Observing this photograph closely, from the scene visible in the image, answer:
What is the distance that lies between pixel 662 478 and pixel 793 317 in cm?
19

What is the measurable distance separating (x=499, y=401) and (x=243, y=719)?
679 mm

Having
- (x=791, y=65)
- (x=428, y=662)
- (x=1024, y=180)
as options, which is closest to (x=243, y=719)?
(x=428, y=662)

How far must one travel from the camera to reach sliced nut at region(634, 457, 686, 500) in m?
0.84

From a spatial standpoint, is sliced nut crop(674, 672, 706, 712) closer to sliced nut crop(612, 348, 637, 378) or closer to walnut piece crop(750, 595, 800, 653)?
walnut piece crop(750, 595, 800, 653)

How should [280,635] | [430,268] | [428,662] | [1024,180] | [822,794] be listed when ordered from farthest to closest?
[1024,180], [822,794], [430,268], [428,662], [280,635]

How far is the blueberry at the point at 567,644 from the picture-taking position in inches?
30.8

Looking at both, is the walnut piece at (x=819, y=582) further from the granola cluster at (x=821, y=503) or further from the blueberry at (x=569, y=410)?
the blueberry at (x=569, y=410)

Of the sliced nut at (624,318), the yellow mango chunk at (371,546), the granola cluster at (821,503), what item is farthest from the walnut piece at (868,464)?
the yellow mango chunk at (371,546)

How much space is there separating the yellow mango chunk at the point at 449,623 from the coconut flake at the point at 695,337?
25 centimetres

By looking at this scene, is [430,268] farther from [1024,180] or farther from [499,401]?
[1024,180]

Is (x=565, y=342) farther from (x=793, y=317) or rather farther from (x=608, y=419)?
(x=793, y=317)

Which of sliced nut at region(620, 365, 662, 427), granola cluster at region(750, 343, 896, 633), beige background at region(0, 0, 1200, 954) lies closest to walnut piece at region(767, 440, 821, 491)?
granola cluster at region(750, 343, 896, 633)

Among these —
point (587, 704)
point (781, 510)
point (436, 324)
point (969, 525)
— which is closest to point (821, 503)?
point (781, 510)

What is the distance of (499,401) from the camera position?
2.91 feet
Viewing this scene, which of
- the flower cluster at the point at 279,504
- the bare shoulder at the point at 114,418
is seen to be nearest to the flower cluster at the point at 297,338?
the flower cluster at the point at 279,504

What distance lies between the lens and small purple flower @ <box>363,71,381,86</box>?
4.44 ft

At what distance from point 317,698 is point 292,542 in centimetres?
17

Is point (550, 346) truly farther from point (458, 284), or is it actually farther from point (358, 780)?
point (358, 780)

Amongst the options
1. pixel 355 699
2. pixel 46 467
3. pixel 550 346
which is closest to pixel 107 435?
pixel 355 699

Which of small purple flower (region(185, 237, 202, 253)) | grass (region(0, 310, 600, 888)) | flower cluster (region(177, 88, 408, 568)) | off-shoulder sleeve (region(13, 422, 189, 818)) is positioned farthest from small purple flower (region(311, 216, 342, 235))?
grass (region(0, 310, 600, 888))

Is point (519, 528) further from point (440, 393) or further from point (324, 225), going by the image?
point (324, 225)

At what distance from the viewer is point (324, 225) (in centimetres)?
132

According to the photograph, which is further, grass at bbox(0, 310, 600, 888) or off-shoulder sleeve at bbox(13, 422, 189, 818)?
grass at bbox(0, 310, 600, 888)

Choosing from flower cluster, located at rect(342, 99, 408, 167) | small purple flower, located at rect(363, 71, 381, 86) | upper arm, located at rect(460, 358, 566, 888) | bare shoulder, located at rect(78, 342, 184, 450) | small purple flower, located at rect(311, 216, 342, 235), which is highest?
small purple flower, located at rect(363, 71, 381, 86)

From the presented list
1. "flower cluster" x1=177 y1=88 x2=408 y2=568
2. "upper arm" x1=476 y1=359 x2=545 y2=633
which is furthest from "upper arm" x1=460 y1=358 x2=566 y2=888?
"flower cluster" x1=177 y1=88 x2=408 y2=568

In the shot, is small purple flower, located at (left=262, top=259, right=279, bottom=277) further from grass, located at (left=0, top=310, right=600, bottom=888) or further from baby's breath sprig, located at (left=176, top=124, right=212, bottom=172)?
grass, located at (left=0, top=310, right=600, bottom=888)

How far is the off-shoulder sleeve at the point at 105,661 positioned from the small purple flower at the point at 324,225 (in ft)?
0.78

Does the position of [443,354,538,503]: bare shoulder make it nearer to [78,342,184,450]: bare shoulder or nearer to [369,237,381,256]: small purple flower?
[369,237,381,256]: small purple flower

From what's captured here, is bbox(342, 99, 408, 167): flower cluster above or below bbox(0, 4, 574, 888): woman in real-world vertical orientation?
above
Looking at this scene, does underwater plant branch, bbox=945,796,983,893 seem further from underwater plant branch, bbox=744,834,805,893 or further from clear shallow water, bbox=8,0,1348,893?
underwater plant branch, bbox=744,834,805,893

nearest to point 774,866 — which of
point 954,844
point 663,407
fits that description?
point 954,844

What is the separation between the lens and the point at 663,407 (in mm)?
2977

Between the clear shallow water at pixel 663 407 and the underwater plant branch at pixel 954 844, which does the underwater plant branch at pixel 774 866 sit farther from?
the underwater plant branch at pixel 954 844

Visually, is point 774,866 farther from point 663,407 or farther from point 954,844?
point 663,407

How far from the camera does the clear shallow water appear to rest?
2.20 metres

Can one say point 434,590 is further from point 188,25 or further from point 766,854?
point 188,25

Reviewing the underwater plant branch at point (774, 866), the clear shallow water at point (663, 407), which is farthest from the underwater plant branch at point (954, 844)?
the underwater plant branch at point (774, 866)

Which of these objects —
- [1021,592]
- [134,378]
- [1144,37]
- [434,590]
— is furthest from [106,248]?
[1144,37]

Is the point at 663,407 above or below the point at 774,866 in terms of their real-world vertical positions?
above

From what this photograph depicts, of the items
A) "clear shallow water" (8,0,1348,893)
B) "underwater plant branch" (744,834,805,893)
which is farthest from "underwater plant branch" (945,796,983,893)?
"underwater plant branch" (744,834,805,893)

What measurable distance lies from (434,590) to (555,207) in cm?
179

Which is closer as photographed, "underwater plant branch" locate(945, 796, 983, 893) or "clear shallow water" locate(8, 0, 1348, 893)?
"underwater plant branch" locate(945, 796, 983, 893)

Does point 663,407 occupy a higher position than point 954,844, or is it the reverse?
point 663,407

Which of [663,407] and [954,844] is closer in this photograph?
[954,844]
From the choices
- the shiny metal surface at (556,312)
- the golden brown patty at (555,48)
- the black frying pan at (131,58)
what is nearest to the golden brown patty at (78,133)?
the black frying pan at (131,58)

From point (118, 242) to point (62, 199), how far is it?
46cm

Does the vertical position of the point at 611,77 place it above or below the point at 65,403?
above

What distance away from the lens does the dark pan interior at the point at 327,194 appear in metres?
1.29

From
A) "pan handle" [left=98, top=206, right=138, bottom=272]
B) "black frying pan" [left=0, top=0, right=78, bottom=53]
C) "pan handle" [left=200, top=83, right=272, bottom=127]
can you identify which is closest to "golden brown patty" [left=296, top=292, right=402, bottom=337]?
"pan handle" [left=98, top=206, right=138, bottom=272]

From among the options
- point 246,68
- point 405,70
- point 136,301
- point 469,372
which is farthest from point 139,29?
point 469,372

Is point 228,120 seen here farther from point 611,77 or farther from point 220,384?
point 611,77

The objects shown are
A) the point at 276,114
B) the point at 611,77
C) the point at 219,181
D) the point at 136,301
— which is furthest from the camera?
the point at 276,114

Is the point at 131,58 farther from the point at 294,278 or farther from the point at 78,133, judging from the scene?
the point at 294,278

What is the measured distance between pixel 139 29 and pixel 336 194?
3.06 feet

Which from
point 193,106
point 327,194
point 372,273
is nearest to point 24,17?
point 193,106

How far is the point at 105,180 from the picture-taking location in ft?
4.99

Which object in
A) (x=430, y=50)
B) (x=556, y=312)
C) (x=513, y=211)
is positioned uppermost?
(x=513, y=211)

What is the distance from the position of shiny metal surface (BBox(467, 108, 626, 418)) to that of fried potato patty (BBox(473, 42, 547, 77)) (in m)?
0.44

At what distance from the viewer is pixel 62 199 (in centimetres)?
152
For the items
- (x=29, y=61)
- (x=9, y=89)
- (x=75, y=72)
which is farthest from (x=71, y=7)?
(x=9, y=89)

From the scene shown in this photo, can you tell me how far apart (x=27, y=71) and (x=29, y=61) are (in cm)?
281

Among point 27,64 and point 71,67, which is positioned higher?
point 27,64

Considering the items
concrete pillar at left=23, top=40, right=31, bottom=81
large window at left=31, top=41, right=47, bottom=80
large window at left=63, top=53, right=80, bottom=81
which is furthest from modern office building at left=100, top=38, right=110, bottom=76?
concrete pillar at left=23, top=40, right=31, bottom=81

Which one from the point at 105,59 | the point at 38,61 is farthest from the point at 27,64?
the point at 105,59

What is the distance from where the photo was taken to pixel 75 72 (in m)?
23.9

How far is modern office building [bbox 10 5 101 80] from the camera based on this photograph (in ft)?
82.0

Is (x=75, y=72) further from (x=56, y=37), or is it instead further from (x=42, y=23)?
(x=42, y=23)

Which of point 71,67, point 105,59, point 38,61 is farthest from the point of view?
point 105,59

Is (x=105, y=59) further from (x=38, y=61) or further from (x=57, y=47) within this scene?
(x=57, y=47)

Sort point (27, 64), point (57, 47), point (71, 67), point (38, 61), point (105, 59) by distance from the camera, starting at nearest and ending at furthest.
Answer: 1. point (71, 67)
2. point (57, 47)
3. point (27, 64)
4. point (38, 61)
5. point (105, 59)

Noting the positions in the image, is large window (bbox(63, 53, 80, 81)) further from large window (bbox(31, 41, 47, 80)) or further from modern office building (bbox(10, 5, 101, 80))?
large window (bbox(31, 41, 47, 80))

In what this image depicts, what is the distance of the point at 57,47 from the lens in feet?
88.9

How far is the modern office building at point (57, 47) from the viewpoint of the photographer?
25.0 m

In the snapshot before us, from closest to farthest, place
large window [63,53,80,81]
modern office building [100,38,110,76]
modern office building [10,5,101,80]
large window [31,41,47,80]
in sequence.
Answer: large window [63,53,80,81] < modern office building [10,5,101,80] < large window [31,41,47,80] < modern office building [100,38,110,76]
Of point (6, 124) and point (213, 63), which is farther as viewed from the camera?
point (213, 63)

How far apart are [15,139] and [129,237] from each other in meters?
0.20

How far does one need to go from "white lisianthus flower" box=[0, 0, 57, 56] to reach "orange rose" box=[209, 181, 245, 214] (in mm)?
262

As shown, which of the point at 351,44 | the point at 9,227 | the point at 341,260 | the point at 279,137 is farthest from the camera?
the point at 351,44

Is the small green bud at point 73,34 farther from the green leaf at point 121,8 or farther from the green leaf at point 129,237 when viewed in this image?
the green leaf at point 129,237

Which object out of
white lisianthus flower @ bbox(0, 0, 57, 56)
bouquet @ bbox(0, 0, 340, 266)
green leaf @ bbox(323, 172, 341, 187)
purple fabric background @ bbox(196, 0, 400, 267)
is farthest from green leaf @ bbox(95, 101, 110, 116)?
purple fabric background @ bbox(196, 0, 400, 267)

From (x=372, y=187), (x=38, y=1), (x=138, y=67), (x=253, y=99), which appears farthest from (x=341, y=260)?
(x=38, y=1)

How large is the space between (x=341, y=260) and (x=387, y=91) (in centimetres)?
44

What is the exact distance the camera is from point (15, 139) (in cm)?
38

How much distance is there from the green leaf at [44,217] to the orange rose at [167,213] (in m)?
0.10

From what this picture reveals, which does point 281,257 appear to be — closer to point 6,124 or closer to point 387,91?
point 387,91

§ **Requirements**: Quote the part of the entries above that opens with the line containing "How large is" and closes with the final line of the entries, copying every line word for word.

§ **Solution**:
How large is the space between (x=341, y=260) and (x=387, y=91) (in centimetres)?
44

What is the exact distance the camera is from point (15, 139) (in cm)?
38

How much distance is there from the green leaf at [44,217] to the orange rose at [167,213] (in m)?
0.10

From what this picture reveals, which does point 281,257 appear to be — closer to point 6,124 or closer to point 387,91?
point 387,91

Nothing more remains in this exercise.